Below, we list the Top 10-Yielding Tax-Exempt money market funds tracked by Money Fund Intelligence Daily as of Friday, Sept. 19. (MFI Daily tracks only the 500 largest funds, those with assets over $1 billion.) We list fund name, assets ($mils), and 7-day yield (simple, annualized in percent). They are: 1) Lehman Brothers Tax-Fr MF Re ($1,014, 4.54%); 2) JPMorgan Tax Free MM Instit ($15,847, 3.84%); 3) JPMorgan Tax Free MM Agency ($1,340, 3.78%); 4) Columbia Municipal Res Capital ($2,571, 3.68%); 5) Merrill Lynch Instit Tax Exempt ($17,281, 3.64%); 6) Northern Institutional Muni MM Sh ($4,205, 3.58%); 7) Citi Inst Tax-Free Reserves A ($2,409, 3.56%); 8) DWS Tax-Exempt Cash Instit ($1,776, 3.56%); 9) Western Asset Inst Muni MM A ($2,610, 3.56%); and, 10) Schwab Municipal MF Inst ($4,252, 3.53%).

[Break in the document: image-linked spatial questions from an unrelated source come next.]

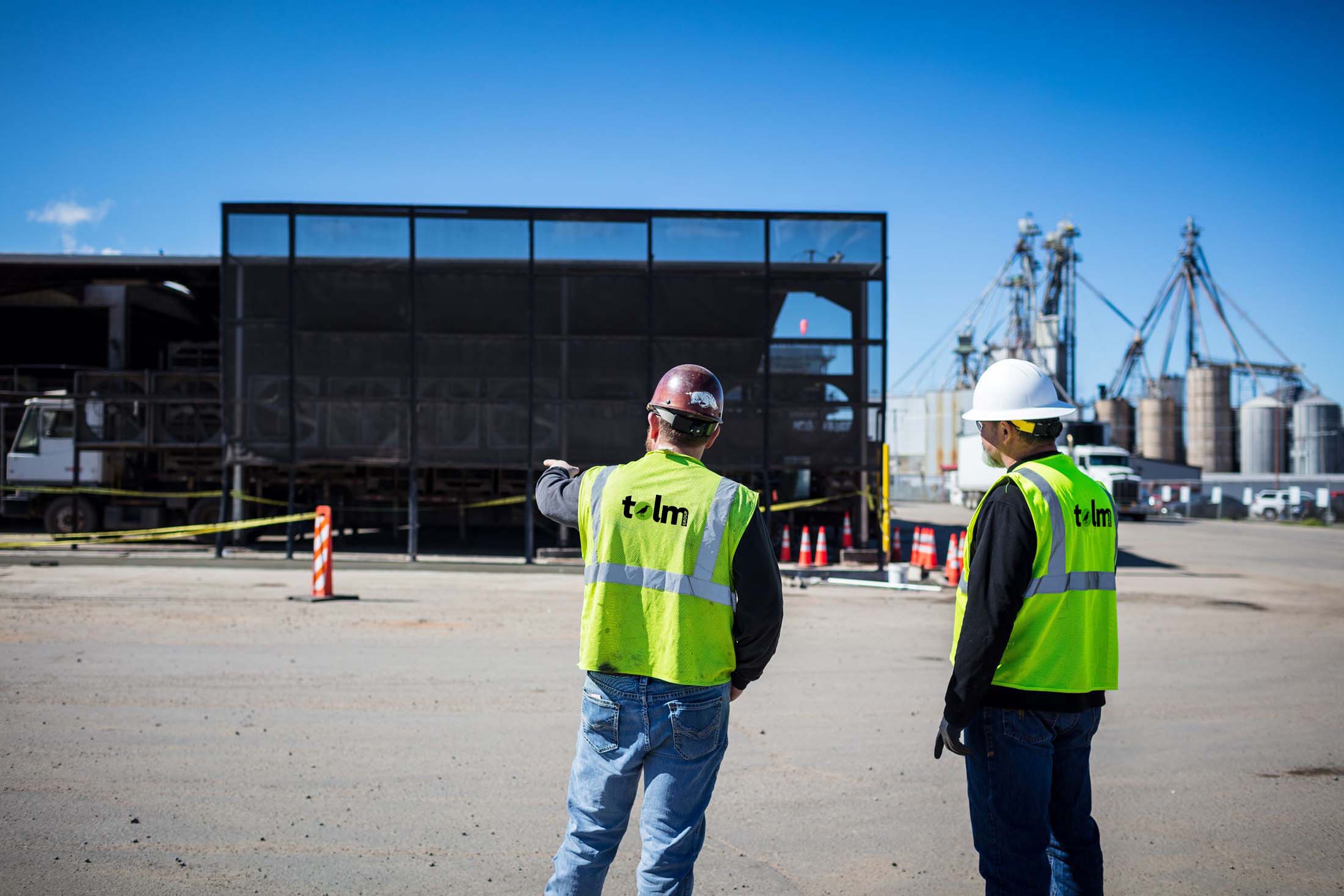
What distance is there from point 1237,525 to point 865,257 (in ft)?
97.8

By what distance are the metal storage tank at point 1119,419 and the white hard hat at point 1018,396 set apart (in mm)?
67084

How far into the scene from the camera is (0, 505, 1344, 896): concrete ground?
14.4ft

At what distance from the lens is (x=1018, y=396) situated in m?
3.46

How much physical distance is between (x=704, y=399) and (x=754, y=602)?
0.69 metres

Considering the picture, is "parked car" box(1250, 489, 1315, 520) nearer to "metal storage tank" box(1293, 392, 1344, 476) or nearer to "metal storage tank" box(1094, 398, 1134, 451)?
"metal storage tank" box(1293, 392, 1344, 476)

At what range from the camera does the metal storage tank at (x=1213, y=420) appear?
207ft

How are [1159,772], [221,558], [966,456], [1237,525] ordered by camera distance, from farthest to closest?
[966,456] → [1237,525] → [221,558] → [1159,772]

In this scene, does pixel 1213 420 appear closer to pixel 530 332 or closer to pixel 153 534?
pixel 530 332

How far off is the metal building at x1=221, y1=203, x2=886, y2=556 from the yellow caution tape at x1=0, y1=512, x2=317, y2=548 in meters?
1.11

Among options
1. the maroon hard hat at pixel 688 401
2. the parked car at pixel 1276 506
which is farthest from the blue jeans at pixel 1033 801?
the parked car at pixel 1276 506

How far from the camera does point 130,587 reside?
1333 cm

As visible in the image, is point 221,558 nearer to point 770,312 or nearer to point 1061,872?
point 770,312

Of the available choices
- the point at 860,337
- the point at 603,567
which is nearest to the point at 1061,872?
the point at 603,567

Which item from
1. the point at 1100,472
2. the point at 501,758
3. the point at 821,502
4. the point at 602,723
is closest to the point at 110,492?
the point at 821,502
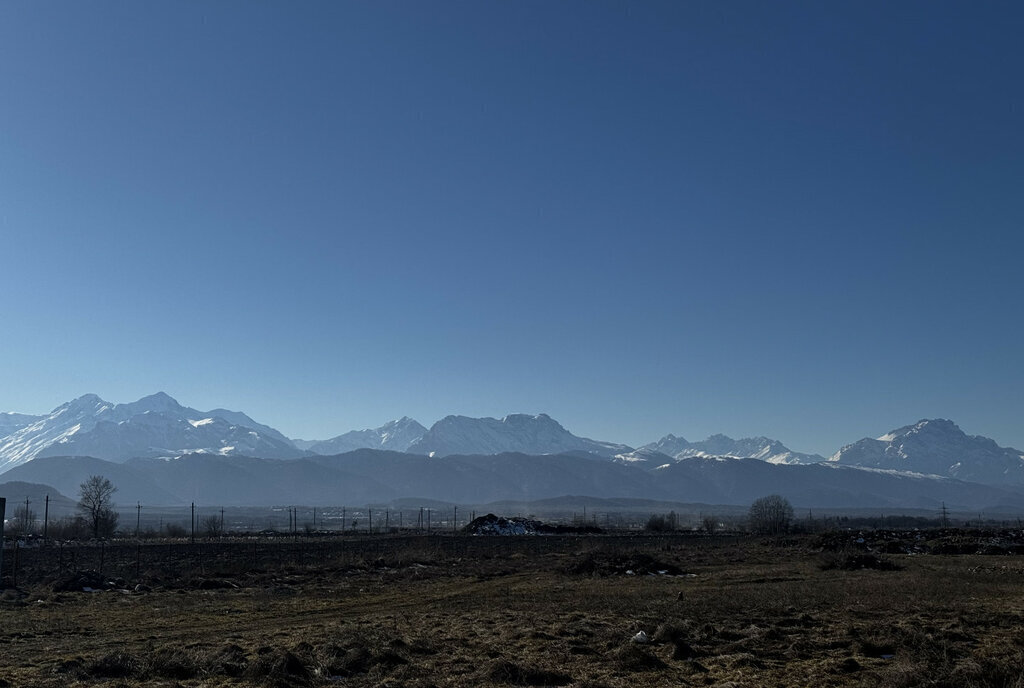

In other news, Moody's "downgraded and left on review for further downgrade three offshore money market funds managed by Lehman Brothers Asset Management Europe Limited." The funds impacted are: Lehman Brothers Euro Liquidity Fund (from Aaa/MR1+ to B/MR1+), Lehman Brothers Sterling Liquidity Fund (from Aaa/MR1+ to B/MR1+), and Lehman Brothers US Dollar Liquidity Fund (from Aaa/MR1+ to B/MR1+).
Moody's release says, "Today's downgrade actions follow LBAM's decision Friday 19 September 2008 to suspend redemptions in the Funds. The decision was taken by the Funds' Board of directors to preserve the E1.00, GBP1.00 and $1.00 net asset value per share and provide equal treatment to all shareholders of the Funds. The decision was made in the face of significant redemptions and serious market-wide constraints on liquidity in money market instruments. Moody's considers the decision to suspend cash redemptions a material deviation from the funds' stated objectives to protect principal and provide daily liquidity."